======== ENTRIES

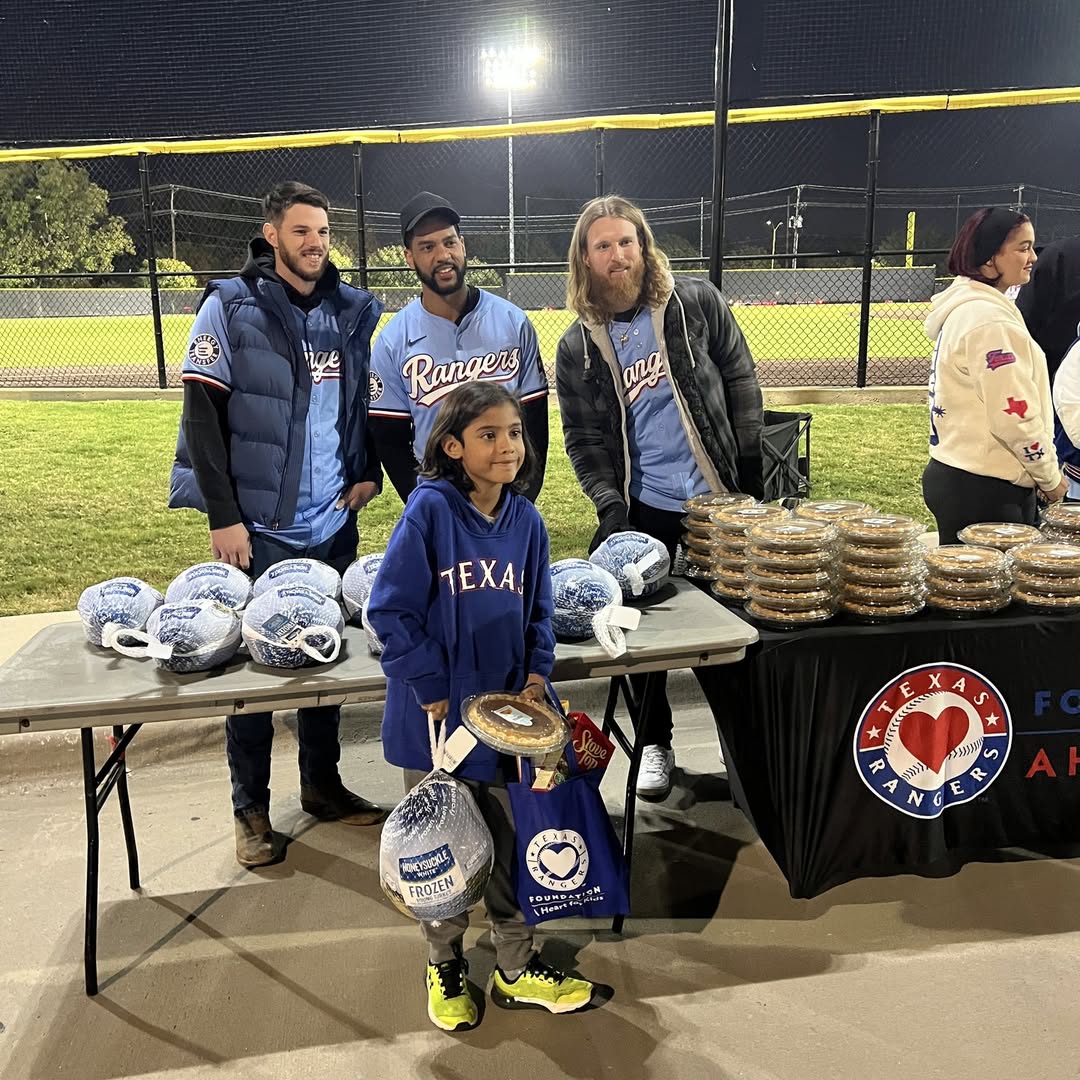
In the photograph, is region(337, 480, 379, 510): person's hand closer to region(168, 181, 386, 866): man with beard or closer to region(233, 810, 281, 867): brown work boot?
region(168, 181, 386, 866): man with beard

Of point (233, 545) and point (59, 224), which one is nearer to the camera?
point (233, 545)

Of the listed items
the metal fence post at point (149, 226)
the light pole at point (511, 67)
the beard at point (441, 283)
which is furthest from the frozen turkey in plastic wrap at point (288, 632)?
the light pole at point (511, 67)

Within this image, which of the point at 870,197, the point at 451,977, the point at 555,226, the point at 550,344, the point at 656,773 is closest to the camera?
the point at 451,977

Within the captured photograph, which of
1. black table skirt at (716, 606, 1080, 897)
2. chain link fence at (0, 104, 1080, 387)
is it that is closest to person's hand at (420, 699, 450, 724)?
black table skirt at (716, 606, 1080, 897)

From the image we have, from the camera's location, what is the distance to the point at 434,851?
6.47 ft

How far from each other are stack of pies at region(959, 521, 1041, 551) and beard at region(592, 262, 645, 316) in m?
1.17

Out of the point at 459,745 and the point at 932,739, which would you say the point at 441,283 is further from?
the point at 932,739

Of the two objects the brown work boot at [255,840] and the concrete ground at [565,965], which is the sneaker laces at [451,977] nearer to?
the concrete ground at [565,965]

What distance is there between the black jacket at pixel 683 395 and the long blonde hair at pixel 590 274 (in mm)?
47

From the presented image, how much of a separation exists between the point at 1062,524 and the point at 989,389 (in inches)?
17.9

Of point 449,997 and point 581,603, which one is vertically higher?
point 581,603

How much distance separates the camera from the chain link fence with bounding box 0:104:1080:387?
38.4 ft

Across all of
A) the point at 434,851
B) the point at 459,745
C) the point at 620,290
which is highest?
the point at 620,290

================
======== ENTRIES

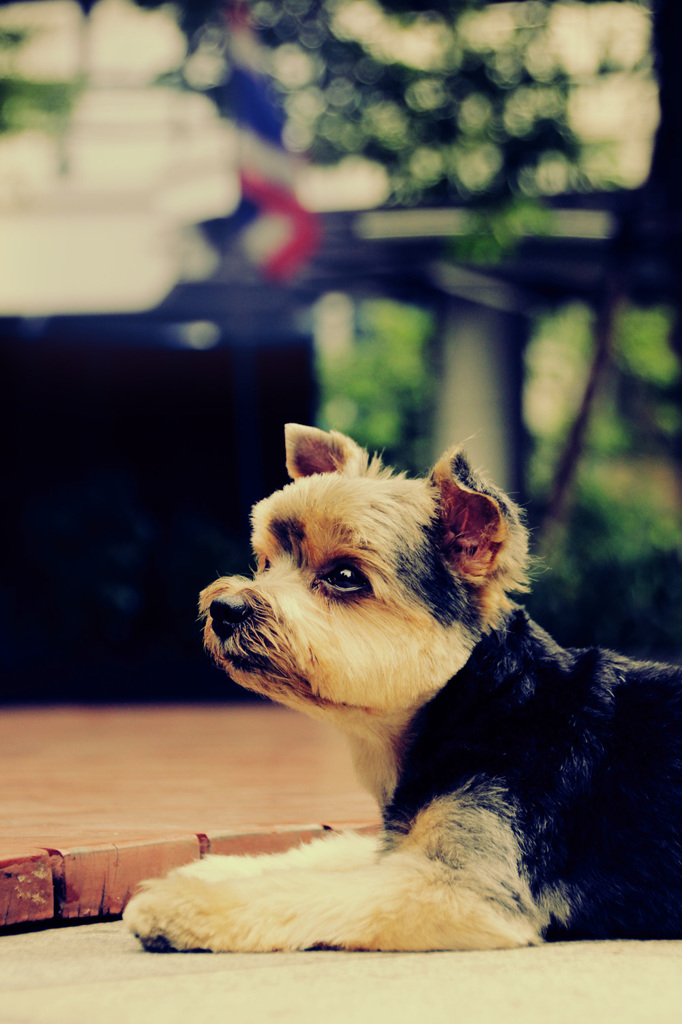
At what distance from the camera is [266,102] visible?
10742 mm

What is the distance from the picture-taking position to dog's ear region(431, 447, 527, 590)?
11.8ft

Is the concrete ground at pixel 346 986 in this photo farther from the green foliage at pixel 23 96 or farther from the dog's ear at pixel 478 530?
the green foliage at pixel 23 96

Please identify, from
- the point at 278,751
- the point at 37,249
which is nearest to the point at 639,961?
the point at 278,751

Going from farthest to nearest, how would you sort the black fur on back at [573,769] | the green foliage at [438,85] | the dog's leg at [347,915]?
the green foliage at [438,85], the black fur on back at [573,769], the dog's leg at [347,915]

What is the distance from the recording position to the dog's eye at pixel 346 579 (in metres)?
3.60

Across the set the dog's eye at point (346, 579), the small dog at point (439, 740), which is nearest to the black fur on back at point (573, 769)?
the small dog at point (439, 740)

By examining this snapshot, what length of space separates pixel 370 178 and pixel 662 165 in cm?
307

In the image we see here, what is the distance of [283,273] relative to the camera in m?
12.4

================
======== ENTRIES

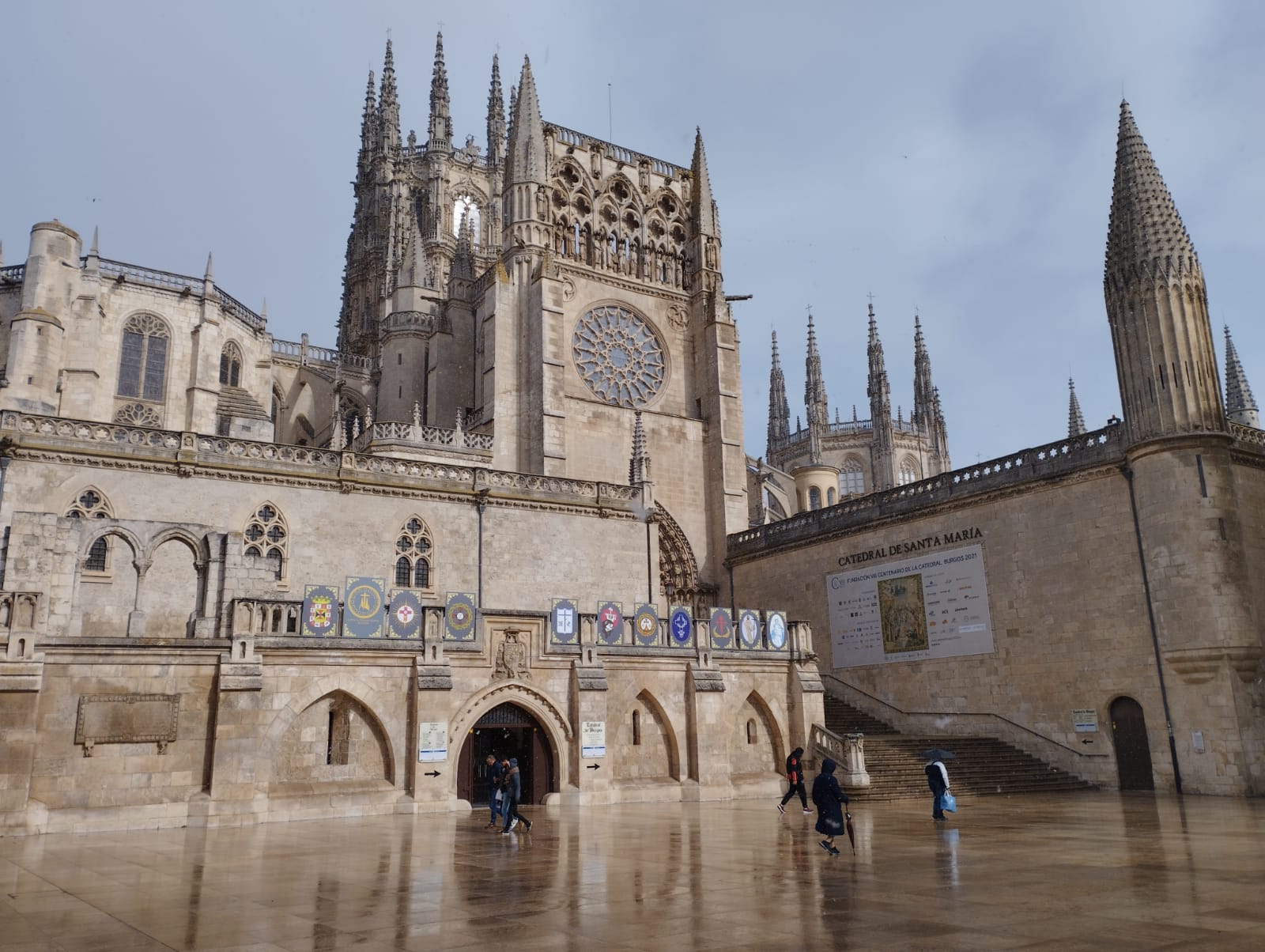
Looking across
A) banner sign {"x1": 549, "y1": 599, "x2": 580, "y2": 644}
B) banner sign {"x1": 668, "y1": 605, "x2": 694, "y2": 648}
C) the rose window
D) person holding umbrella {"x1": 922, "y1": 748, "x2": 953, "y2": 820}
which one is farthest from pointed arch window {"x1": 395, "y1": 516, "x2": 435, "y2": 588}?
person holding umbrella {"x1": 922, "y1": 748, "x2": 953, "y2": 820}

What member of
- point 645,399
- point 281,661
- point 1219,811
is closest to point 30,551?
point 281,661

================

WHAT NEEDS TO BE DONE
Count the lines above that contain the string "between" and reply with that number alone.

PROBLEM SOLUTION
2